Ancak devrimci komünist saflarda “erkek egemenliğiyle mücadele”yi sadece kadınların görevi gibi algılama, en iyi haliyle “kadınlar bizi değiştirsin”le sınırlama hali oldukça yaygındır. Oysa kadın sorunu dediğimiz “şey”, en basit ifade ile “erkek egemenliğidir”.

Erkek egemenliği diye bir şeyi inkar eden de pek yok. Ancak maalesef bir şeyi teorik olarak kabullenmek, pratikte onu değiştirmek anlama gelmiyor. Örneğin öğretilmiş kimliklerle savaşmak söz konusu olduğunda genelde kadınlar akla geliyor.

Neden egemen erkek kimliğiyle, erkeklikle savaşmak gelmiyor? Neden egemen zihniyetin erkek devrimcilerdeki izleri, erkek egemen tutumlarıyla mücadele gelmiyor? Neden erkek egemenliğinin saflarımızdaki yansımalarını doğru çözümleyebilmek, tek tek erkek devrimciler şahsında ortaya çıkan pratikleri birer “erkeklik hesaplaşmasına” dönüştürmek gelmiyor? Sorular çoğaltılabilir…

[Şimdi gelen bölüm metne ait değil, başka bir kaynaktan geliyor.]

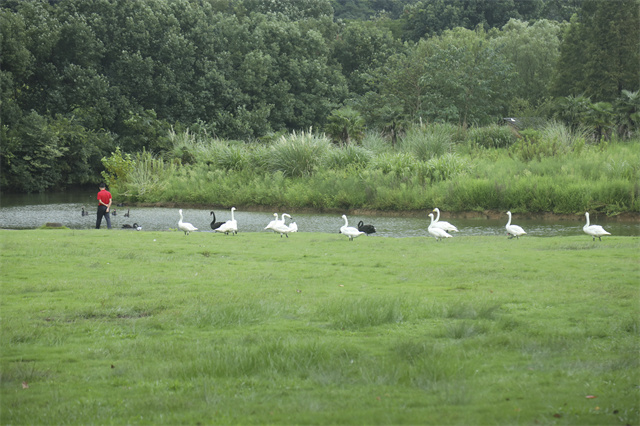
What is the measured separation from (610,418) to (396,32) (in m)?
98.2

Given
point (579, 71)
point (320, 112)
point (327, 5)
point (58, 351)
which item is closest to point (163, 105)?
point (320, 112)

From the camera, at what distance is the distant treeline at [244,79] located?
170 feet

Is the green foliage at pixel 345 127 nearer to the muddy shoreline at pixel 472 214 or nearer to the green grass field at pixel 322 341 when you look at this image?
the muddy shoreline at pixel 472 214

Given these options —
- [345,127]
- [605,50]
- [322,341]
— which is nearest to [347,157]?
[345,127]

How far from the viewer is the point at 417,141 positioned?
36.7 metres

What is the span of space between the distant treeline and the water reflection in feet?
55.3

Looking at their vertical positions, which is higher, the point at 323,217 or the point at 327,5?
the point at 327,5

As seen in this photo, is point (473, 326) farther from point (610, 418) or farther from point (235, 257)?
point (235, 257)

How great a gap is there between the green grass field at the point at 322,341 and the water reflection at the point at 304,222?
9.86 meters

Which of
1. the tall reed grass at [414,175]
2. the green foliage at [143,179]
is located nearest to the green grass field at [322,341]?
the tall reed grass at [414,175]

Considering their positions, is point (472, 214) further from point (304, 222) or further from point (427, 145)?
point (427, 145)

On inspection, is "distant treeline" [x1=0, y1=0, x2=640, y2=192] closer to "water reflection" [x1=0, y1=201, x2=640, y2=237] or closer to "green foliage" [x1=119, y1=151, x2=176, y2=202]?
"green foliage" [x1=119, y1=151, x2=176, y2=202]

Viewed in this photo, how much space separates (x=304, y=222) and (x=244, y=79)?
45.9m

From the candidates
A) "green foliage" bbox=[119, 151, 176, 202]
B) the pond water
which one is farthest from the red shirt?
"green foliage" bbox=[119, 151, 176, 202]
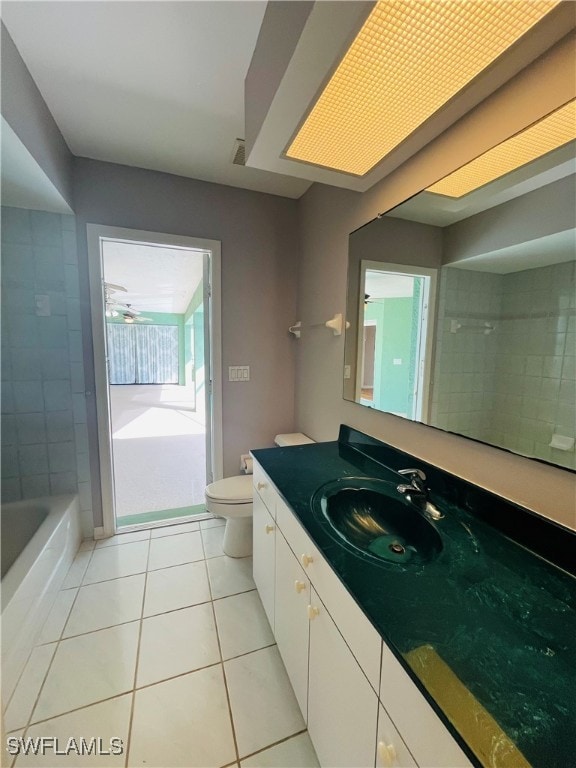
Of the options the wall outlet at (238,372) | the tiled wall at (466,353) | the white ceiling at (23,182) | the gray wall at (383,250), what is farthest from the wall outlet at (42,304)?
the tiled wall at (466,353)

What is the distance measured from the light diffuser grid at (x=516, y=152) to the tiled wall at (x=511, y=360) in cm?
28

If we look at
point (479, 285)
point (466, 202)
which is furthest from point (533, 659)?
point (466, 202)

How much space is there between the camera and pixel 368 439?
1541 millimetres

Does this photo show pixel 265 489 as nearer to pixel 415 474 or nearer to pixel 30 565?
pixel 415 474

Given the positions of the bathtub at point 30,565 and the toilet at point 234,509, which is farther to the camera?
the toilet at point 234,509

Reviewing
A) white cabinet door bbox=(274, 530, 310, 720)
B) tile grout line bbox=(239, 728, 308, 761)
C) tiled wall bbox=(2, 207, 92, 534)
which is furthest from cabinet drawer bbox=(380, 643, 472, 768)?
tiled wall bbox=(2, 207, 92, 534)

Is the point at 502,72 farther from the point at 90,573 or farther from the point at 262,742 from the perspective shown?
the point at 90,573

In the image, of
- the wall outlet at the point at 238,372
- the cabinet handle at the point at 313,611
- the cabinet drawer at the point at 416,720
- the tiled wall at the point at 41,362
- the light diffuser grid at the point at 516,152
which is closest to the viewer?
the cabinet drawer at the point at 416,720

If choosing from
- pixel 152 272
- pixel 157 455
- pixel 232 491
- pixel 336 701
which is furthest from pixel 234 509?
pixel 152 272

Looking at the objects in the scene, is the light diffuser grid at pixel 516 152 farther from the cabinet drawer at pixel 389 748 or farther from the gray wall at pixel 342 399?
the cabinet drawer at pixel 389 748

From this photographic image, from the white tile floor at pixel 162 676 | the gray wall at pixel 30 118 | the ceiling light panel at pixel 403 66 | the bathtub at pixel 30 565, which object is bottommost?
the white tile floor at pixel 162 676

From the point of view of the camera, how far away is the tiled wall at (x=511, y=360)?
793mm

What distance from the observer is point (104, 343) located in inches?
80.3

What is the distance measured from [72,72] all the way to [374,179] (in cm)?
137
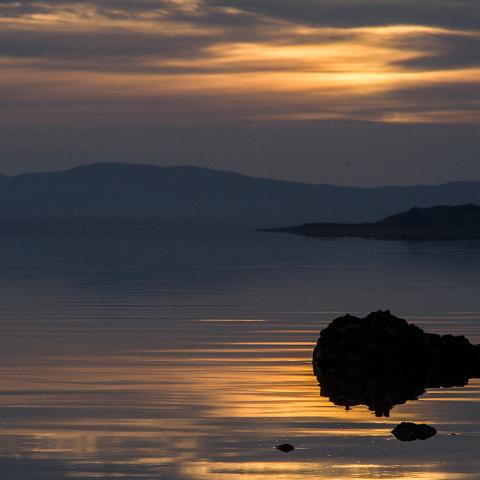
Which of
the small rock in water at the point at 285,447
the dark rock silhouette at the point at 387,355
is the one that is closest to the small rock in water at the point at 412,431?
the small rock in water at the point at 285,447

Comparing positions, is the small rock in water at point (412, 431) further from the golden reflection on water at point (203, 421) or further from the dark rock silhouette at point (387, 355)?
the dark rock silhouette at point (387, 355)

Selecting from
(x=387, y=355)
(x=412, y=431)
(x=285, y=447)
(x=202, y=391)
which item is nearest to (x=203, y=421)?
(x=285, y=447)

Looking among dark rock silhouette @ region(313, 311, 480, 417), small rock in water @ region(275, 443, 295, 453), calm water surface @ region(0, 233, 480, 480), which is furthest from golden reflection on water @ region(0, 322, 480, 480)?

Sonda söyleyeceğimizi hemen burada söylersek; toplumsal-öğretilmiş erkeklikten kopuş, devrimci komünist erkeğin kendi devrimci gelişiminin zorunlu bir parçası olmalıdır! Bu mücadeleyi yalnızca kadınlara havale ederek, “kadınlar beni-bizi değiştirsin”le sınırlamak erkek egemenliği ile yüzleşmek ve devamında hesaplaşmaktan kaçışın yolunu döşemektir.

Yüzleşme korkusu denilen budur. “Orada bir yerde duran” gerçekliğimizle karşılaşmak, yüzleşmek, hesaplaşmak, bu süreçten bir sonuç çıkarmak ve bu sonuçla birlikte mevcut yapımızı güncelleyerek, kişisel malzememizi yeni olanla harmanlayarak mücadele etmekten korkmak! Bu ne kadar devrimci bir tutumdur?

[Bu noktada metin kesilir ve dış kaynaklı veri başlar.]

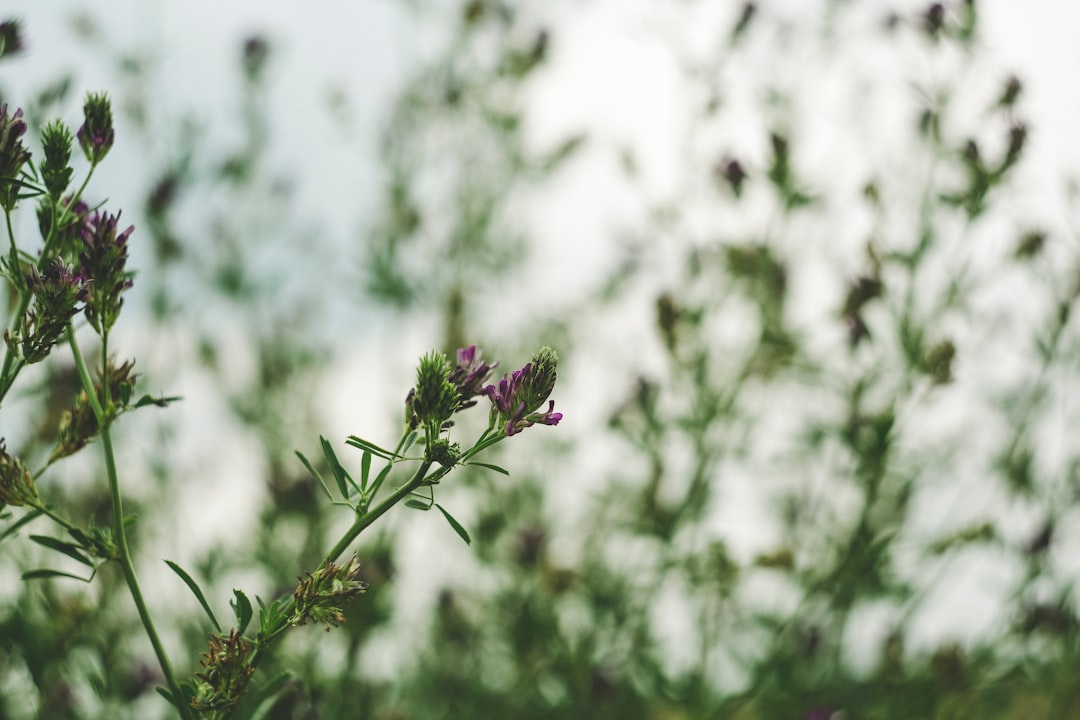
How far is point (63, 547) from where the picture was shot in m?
0.95

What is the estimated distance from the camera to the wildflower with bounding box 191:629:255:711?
2.95 ft

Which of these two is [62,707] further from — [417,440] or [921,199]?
[921,199]

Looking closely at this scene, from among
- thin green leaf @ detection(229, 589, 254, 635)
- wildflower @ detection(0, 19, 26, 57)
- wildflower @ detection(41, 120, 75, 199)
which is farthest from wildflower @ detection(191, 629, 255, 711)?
wildflower @ detection(0, 19, 26, 57)

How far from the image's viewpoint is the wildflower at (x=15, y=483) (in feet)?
3.02

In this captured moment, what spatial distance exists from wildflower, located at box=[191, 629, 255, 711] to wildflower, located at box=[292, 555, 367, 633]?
0.06 meters

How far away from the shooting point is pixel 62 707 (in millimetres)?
2027

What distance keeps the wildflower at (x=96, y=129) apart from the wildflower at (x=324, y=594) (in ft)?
1.73

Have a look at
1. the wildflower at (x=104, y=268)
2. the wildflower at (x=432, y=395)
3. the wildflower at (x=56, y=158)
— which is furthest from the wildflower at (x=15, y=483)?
the wildflower at (x=432, y=395)

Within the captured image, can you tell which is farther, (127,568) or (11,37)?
(11,37)

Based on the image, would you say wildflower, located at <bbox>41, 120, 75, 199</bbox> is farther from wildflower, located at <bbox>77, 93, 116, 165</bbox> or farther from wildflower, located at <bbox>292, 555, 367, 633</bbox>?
wildflower, located at <bbox>292, 555, 367, 633</bbox>

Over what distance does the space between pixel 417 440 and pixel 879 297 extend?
1.76 metres

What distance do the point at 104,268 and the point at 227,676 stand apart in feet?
1.39

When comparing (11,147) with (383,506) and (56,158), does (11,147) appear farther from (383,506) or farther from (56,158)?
(383,506)

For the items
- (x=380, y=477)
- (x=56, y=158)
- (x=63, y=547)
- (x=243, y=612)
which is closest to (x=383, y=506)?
(x=380, y=477)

Açıktır ki, devrimcilik insanın başta kendini, kendi gerçeğini anlaması, kabullenmesi ve onunla savaşmayı göze almasıyla başlar. Geçen sayımızda altını çizdiğimiz gibi bu savaşı tetikleyen kimi zaman “uzun yılla­rın devrimcisi bir erkek yoldaş kar­şısında kadın bir yoldaş olur” ve “onu erkekliğiyle yüzleştirir.”

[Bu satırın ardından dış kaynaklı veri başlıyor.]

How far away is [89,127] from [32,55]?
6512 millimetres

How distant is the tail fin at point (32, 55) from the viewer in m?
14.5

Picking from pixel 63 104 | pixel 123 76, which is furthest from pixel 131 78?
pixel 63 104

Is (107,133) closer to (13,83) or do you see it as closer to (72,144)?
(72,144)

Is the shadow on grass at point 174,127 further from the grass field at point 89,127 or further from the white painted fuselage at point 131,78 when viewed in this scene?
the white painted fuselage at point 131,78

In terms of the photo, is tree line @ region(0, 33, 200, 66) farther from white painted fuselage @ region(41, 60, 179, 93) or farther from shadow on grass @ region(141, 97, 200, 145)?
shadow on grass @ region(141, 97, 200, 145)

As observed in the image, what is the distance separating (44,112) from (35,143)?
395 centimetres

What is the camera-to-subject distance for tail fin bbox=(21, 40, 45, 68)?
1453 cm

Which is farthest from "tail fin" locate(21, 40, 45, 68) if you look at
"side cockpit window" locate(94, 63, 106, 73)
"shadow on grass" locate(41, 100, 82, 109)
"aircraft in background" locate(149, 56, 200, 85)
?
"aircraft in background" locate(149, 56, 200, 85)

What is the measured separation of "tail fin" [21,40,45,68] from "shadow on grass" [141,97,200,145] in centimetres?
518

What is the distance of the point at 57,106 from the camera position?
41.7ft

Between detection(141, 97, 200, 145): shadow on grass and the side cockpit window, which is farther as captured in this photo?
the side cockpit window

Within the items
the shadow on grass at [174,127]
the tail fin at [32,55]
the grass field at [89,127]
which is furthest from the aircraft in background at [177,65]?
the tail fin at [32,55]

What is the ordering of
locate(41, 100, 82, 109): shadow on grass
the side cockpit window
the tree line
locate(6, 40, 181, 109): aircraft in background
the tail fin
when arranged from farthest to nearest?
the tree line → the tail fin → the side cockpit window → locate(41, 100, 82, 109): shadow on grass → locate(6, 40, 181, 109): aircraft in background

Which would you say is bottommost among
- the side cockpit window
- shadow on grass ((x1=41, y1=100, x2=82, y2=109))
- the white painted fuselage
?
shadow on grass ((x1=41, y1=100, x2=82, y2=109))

İşte bu noktada cesaret, insanın “dış düşmana karşı” gösterdiği değil, “iç düşmana karşı” mücadelesindeki tutarlılıktır. Bahanelerimizi zenginleştirerek, ısrar ve inadımızı sürdürerek, “doğru bildiklerimizi”-“genellemelerimizi” yineleyerek, kendi sorumluluklarımızı kadın yoldaşlara aitmiş gibi ele alarak da yolumuza devam edebiliriz. Ancak bu ne kadar devrimci olur, tartışılır!

Kolektifimiz hiçbir biçimde ve koşulda zayıflatılmasına izin vermeyeceği, vazgeçmeyeceği bir faaliyet başlatmıştır. Bunu sürdürecek olanların kadın yoldaşlar olması sorunun tabiatı gereğidir ama bu faaliyette erkek devrimcilere de önemli görevler düşmektedir.

Bahsini ettiğimiz, kadın faaliyetinin toplam faaliyetimizin kritik bir parçası olduğunun altını çizmek değildir. Bu elbette önemlidir ancak erkek devrimciler şahsında “görev” burada bitmemektedir.

En az bunun kadar önemli olan, sorunun kendisiyle ilgili yanını aşma çabası olmaktır. Bizzat kendi cinsinin toplumsal şekillenişinin beslediği ve bu anlamda bir parçası olduğu sorun, erkek yoldaşlar bakımından zor bir sınav niteliğindedir.

Kadın mücadelesi ve özgürleşmesinin kolektifimiz içindeki dinamikleri söz konusu olduğunda, bu mücadele ve özgürleşmenin en büyük engellerinden biri olan erkek egemenliğini yok etmede; bu egemenliğin izlerini taşıyan erkek devrimci komünistlerin eleştiriye açıklığı, eleştiriden öğrenme kararlılığı, yenilenme iradesi, özeleştirel savaşımı devreye girmektedir.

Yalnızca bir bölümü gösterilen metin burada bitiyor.